1 June 2011 | Lindsay Clark
The UK manufacturing sector grew at its slowest rate since September
2009 in May.
The Markit/CIPS UK Purchasing Managers’ Index (PMI) for manufacturing recorded
a figure of 52.1, a fall from a downwardly revised figure of 54.4 in April.
While the figure remained above the 50 mark that indicates expansion for
the 22nd successive month, it was the lowest figure since September 2009.
Rob Dobson, senior economist at Markit and author of the PMI report, said domestic market
weakness was the main drag on order books and output. “However, this was
exacerbated by the additional bank holidays in late April, which fell during
the early part of the latest survey period, and ongoing supply chain disruption
following the Japanese earthquake. Consumer goods producers and small-scale
manufacturers have been hit hardest by the slowdown.”

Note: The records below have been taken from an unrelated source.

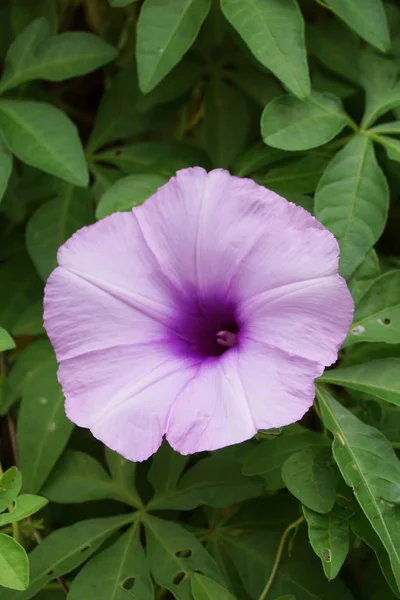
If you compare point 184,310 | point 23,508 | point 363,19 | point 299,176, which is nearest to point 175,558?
point 23,508

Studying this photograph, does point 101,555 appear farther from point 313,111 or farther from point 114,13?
point 114,13

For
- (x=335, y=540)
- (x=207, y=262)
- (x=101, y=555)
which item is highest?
(x=207, y=262)

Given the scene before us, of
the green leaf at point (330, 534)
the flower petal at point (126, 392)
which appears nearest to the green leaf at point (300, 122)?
the flower petal at point (126, 392)

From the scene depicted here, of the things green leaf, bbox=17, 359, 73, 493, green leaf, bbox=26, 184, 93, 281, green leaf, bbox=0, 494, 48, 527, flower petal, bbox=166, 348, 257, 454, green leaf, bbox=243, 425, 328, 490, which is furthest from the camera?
green leaf, bbox=26, 184, 93, 281

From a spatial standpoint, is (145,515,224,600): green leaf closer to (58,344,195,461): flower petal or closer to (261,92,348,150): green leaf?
(58,344,195,461): flower petal

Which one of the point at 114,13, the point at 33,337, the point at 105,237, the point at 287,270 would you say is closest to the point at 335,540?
the point at 287,270

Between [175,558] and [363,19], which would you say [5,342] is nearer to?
[175,558]

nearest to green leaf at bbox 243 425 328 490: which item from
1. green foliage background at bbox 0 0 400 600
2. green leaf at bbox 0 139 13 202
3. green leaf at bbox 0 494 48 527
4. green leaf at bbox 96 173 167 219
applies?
green foliage background at bbox 0 0 400 600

David Noble, CIPS CEO, said the picture might not be as disheartening in the
coming months. “With the level of export orders still rising and the rate of
inflation easing somewhat, we expect that May will come to be seen as an
anomaly. However, the underlying trend is likely to remain one of slower growth
compared with the start of the year."
Meanwhile, buyers in manufacturing firms saw input price inflation
continue to ease. It fell from 75.7 in April to
71.3 in May, with both figures seasonally adjusted.